Document passage:
I feel like the reasoning behind this change is being missed by some of us.

The old layout was better for people who wanted information fast when they went to a profile page and were familiar enough with the site to know where to find it - the power user. In other words, the exact type of people that are going to be on Stack Overflow Meta.

The new layout is much easier to parse at a glance if you're not overly familiar with the page. It's not an information dump and it instantly makes sense to a new user. It's easier to find what you're looking for if you don't use the profile page often and have to reacquaint yourself with the layout every time you do. In other words, the new layout is better for new and casual users - the exact type of people that aren't going to be on Stack Overflow Meta, but probably the largest users of the site.

We aren't the intended audience for these changes, so it's no surprise we're upset because we've lost some utility we used to have and relied on.

Work instructions:
Answer these about the post on the profile page layout:
1. What name does the post give to the kind of user the old layout served best?
2. Which users does the post say the new layout is better for?
3. What does the post say has been lost?

Information provided:
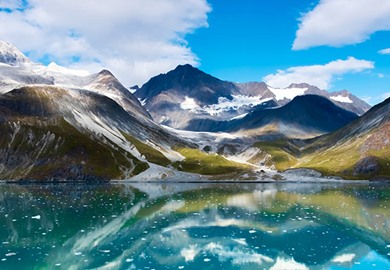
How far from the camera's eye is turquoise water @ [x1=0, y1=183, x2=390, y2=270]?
47.2m

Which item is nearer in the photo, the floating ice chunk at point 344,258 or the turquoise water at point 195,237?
the turquoise water at point 195,237

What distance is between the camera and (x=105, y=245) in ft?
182

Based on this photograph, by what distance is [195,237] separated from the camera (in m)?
61.8

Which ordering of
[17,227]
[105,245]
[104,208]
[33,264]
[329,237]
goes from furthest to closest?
[104,208] → [17,227] → [329,237] → [105,245] → [33,264]

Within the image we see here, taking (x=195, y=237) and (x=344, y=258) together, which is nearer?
(x=344, y=258)

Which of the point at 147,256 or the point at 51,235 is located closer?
the point at 147,256

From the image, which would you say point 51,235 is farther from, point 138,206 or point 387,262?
point 387,262

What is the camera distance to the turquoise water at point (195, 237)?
155 ft

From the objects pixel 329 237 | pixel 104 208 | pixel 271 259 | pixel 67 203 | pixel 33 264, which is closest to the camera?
pixel 33 264

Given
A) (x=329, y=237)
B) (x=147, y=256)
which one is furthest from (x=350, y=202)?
(x=147, y=256)

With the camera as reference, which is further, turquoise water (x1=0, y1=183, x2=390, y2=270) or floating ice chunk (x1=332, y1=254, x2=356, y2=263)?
floating ice chunk (x1=332, y1=254, x2=356, y2=263)

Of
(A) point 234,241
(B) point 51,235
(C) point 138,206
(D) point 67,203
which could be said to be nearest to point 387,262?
(A) point 234,241

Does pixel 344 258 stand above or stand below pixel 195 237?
below

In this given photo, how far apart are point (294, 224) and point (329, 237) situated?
36.4 feet
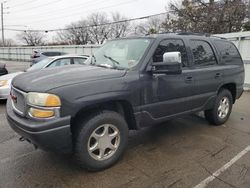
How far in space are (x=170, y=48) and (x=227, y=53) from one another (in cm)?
175

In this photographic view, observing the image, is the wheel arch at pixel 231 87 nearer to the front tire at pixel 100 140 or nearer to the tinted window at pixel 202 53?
the tinted window at pixel 202 53

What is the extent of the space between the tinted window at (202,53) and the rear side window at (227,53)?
0.31 metres

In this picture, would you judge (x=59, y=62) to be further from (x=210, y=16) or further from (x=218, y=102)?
(x=210, y=16)

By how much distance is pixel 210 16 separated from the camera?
1933 cm

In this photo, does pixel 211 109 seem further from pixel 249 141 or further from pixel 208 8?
pixel 208 8

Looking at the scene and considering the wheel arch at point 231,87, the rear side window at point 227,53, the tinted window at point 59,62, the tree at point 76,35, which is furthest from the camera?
the tree at point 76,35

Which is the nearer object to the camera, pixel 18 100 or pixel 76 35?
pixel 18 100

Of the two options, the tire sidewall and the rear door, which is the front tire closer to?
the rear door

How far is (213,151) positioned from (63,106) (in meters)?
2.51

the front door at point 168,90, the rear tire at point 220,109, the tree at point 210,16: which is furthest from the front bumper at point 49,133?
the tree at point 210,16

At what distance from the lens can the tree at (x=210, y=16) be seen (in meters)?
18.3

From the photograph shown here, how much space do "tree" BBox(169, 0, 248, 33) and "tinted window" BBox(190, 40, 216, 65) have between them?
16.3 m

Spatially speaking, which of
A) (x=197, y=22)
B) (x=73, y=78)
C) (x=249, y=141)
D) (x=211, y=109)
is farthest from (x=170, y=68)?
(x=197, y=22)

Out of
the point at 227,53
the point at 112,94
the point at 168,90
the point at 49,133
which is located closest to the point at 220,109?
the point at 227,53
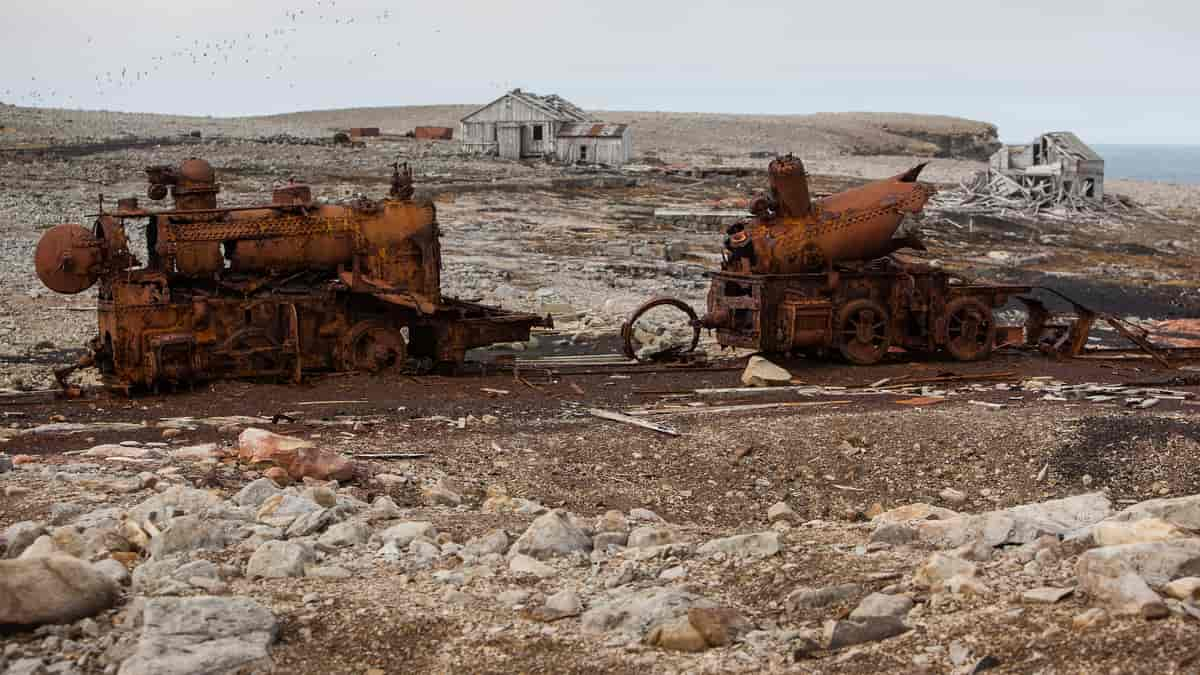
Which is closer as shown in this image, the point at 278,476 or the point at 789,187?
the point at 278,476

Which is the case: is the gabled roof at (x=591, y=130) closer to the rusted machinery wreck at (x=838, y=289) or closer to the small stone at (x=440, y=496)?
the rusted machinery wreck at (x=838, y=289)

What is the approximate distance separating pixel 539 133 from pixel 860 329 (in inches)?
1563

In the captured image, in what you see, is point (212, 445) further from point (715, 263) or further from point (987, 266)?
point (987, 266)

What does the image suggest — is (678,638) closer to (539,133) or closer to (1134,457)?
(1134,457)

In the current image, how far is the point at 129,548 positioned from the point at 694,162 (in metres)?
60.0

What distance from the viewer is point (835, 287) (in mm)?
17406

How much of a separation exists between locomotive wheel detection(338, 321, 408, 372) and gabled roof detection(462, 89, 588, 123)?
4019 centimetres

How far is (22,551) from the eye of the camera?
26.1ft

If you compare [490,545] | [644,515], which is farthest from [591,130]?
[490,545]

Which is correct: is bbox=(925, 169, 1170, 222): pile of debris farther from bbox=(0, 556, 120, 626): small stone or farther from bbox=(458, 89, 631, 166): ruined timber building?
bbox=(0, 556, 120, 626): small stone

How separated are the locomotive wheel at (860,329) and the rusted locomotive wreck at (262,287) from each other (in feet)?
12.5

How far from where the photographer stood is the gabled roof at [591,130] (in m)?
54.7

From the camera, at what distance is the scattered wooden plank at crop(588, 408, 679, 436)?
12836 mm

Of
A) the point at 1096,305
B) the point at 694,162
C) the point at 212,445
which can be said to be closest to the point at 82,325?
the point at 212,445
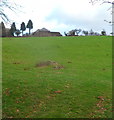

Response below:
1. The power user.
2. New and casual users.
3. Some utility that Meta users used to have and relied on.